True Story: As I’m sitting at my favorite sushi bar treating myself to a few rolls, a friendly stranger asked me if I was in school. Naturally this led to him finding out I’m an engineer amongst other things, but what stuck out is that he set his chopsticks down to sincerely tell me to keep pushing and doing what I’m doing, because there are children out there that look like me that need to see that they can also be where I am in life. All I have to say is it’s crazy how God perfectly aligns people to interact with you throughout the day. I needed that conversation because this season I’ve been in has been one of the grittiest I’ve had in a while.

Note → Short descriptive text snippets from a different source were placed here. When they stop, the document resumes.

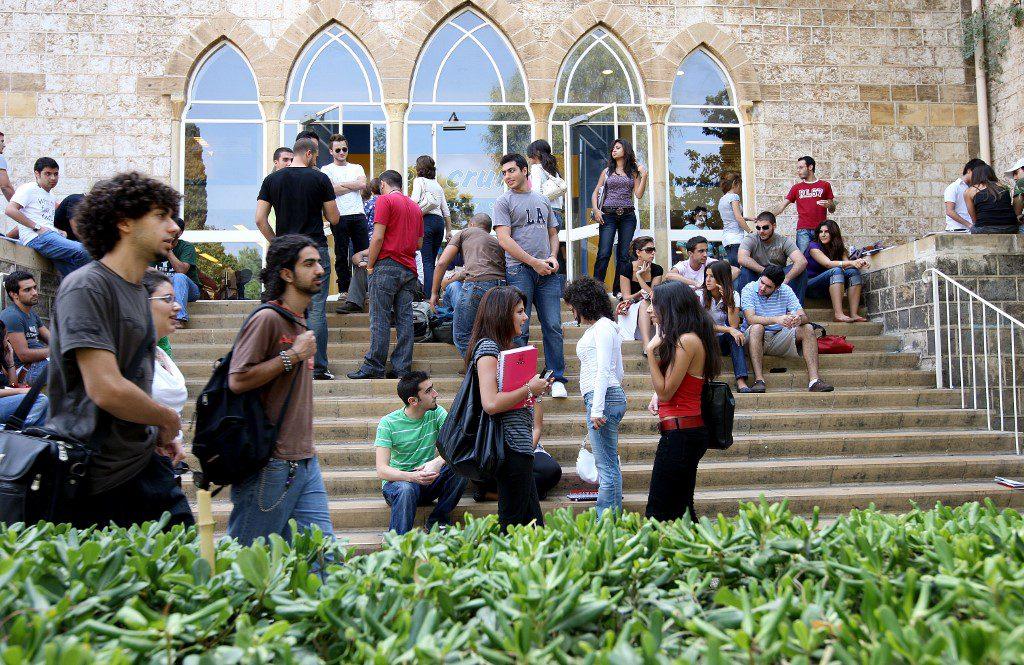 الجامعة الأمريكية في بيروت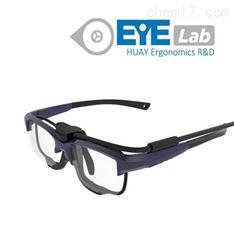 EYElab系列眼动仪人因工程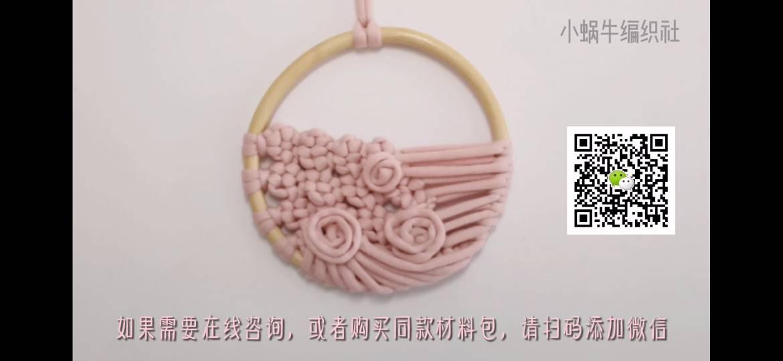 中国结论坛 碧浪挂环 碧浪和当妮哪个好用,手工编织中国风挂件,为什么碧浪洗衣粉贵,冰棍棒和绳结做装饰 图文教程区 135619sp19jzf6jlj1qbeo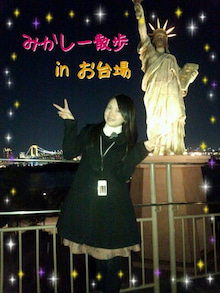 三上枝織 オフィシャルブログ 「わたしめぐり。」 Powered by Ameba-1357217438025.jpg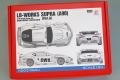 Hobby Design HD03_0604 1/24 LB-Works Supra (A90) Ver.A Trans-Kit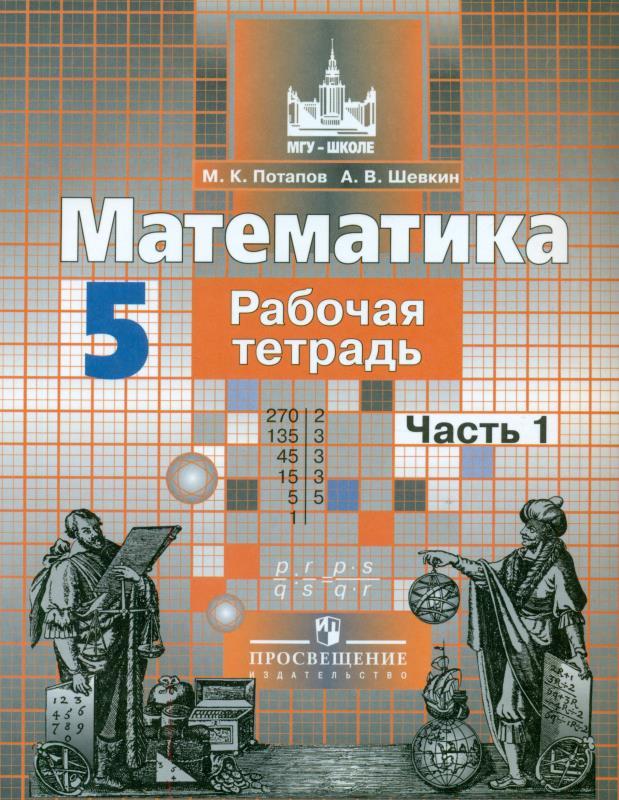 Печатная тетрадь по математике 5 класс м к потапов 2018 г решебник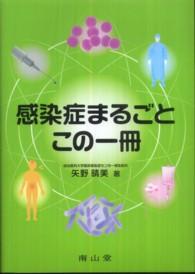 感染症まるごとこの一冊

Any how, this conversation also made me realize I never shared a thing I like to do when I can – visit kids in the classroom. This time, Aaron and I teamed up to provide different perspectives of life after high school to Junior students at Washington Marion.

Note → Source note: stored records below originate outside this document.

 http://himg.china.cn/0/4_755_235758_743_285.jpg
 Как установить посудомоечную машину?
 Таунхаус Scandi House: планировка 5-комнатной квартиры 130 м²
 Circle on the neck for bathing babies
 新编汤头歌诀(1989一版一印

Engineering is my career of choice. One of my passions is showing young people that they can reach the moon and beyond if they just shoot for the stars.
But, I like to do so in a less sugar coated way than what I feel they are getting. Too many kids are looking at college as a lifestyle and thing to do – not as a tool to get to the next level. Too many kids are also being misguided, falsely fed that college is the only way to be successful, and ultimately having a ton of debt before they even realize what debt means. Way too many kids give up too easily. WAY too many kids expect handouts and take opportunities for granted.
Aaron and I come from different backgrounds. He went to a technical college for psychology and decided after one semester that it wasn’t for him. He left school to pursue filmmaking on his own, and is now a successful self-taught director, writer, editor, and videographer. On the other hand, I spent 4.5 years in college to get a degree in engineering, and am now practicing traffic engineering.
Using our different backgrounds as examples, we talked about the different paths and options available after high school. We talked about goals, plans, and dreams. And we also talked about how regardless of the path you take after high school, you will be remembered by how you treated people along the way, and that the connections you make or don’t make will come into play. I.e. People skills AND strong mindsets matter.
The real world doesn’t do bad attitudes, eye rolling, or shoulder shrugs. Your boss does not have to give you your paycheck just because you showed up to work.
Life is not fair. Some get to where they are by pulling it out the mud, some are born into success. The bottom line is, you can become any thing you want. Just keep a good attitude and work for it. And when things go awry – because they will – look at your situation and find the lesson to be learned. Take notes and get better. Evolving into your best you is a lifetime thing.
It’s important that young people interact with young professionals. Inspire to be inspired.